The DFA guides the next analysis

  1. DFA recognizes different live prefixes for each state.
  2. At any time the parser is in a state I of the DFA when parsing a syntactically structured input sequence, the live prefix recognized by state I appears on the stack and state I is at the top of the stack. It is the LR(0) item contained in state I that the parser guides the next step of analysis;
  3. LR(0) items present in state I are valid for live prefixes recognized by state I.

Ok, DFA looks like a good thing, so let’s assume that the top of the stack is 5, how does the DFA guide the next analysis?

Effective project

If there is the most right derived: S ‘= * > alpha A omega = > alpha beta 1 beta 2 omega, says the project and A beta 1. Beta 2 effective for live prefix alpha beta 1.

αAω => αβ1β2ω => αβ1β2ω => αβ1β2ω => αβ1β2ω

I think so: everything that has been read and pushed is all live prefixes. Live prefixes are prefixes that are still active — the live prefix may become a handle, depending on what symbol is added to it — that is, live prefixes can become the right part of a production after some new symbol is added, and can be reduced by this production.

For the symbol string αβ1β2ω, it looks like it could be specified using A → β1β2. The read/write head reads the input sequence symbol by symbol, and then pushes each symbol to the next. When the stack is αβ1 (i.e. the active prefix is αβ1), if we already know that there is an item: A → β1.β2, then if the next person reads β2, the top of the stack will form A handle to the production, and we can use the next item of the item, A → β1β2. Protocol is in place.

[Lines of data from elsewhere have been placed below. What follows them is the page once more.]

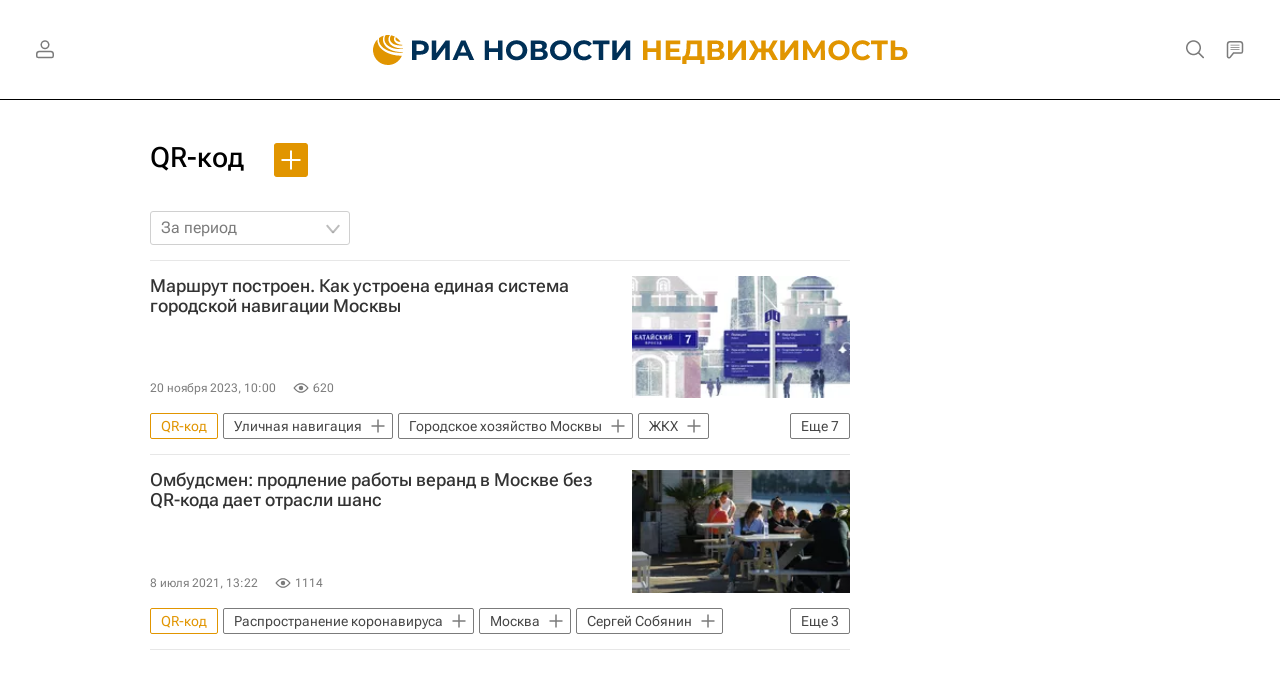

--- FILE ---
content_type: text/html
request_url: https://tns-counter.ru/nc01a**R%3Eundefined*rian_ru/ru/UTF-8/tmsec=rian_ru/322173018***
body_size: -73
content:
7F197401696EC4C6X1768867014:7F197401696EC4C6X1768867014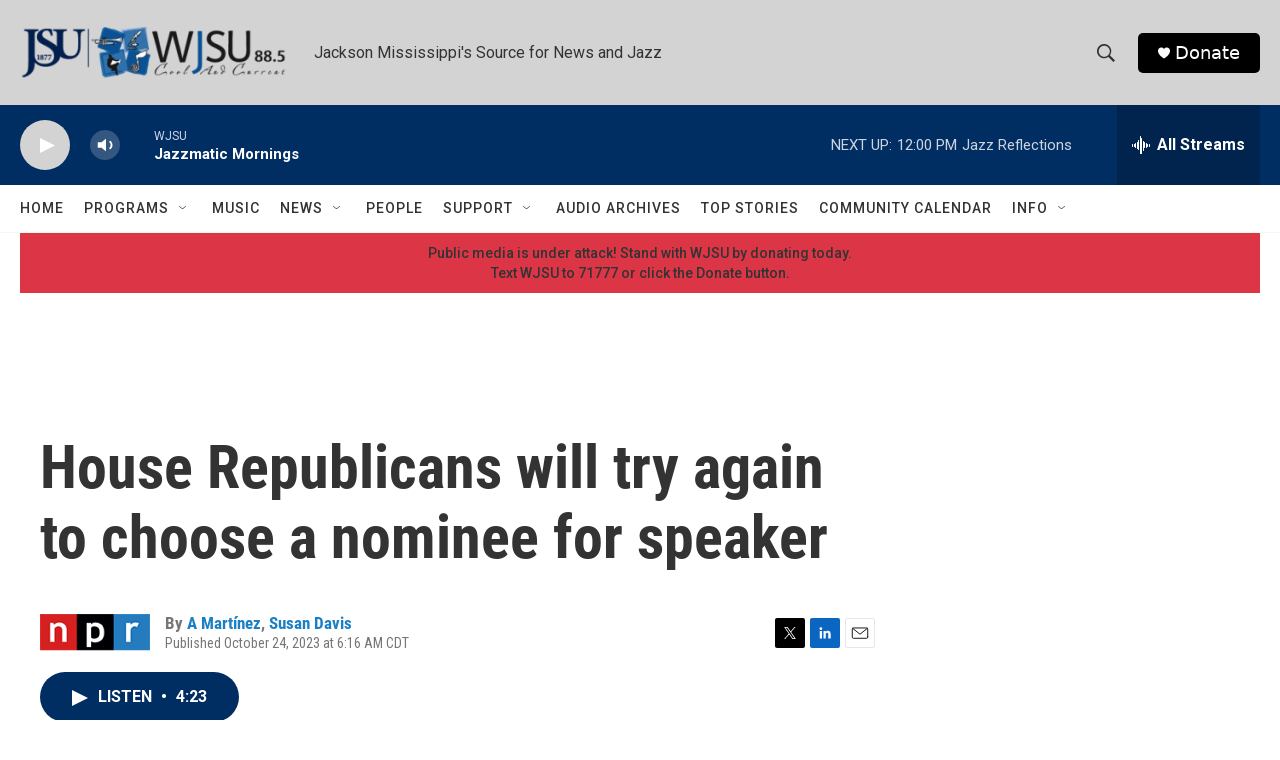

--- FILE ---
content_type: text/html; charset=utf-8
request_url: https://www.google.com/recaptcha/api2/aframe
body_size: 258
content:
<!DOCTYPE HTML><html><head><meta http-equiv="content-type" content="text/html; charset=UTF-8"></head><body><script nonce="Ir_ZgkedwAXB-yjTIN-e3g">/** Anti-fraud and anti-abuse applications only. See google.com/recaptcha */ try{var clients={'sodar':'https://pagead2.googlesyndication.com/pagead/sodar?'};window.addEventListener("message",function(a){try{if(a.source===window.parent){var b=JSON.parse(a.data);var c=clients[b['id']];if(c){var d=document.createElement('img');d.src=c+b['params']+'&rc='+(localStorage.getItem("rc::a")?sessionStorage.getItem("rc::b"):"");window.document.body.appendChild(d);sessionStorage.setItem("rc::e",parseInt(sessionStorage.getItem("rc::e")||0)+1);localStorage.setItem("rc::h",'1769015310548');}}}catch(b){}});window.parent.postMessage("_grecaptcha_ready", "*");}catch(b){}</script></body></html>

This actually reflects the guiding role of DFA in analysis.

All live prefixes of the item set are valid for all items in the same item set. That is, each item in the project set has equal rights to direct the next steps.

The significance of effective projects:

  1. The analysis of the project so far is correct;
  2. Can guide the next analysis:
    1. A β (moveable input) : if the current remaining input is terminal A, move to A;
    2. B → β. (Optional) : according to the production formula B → β specification.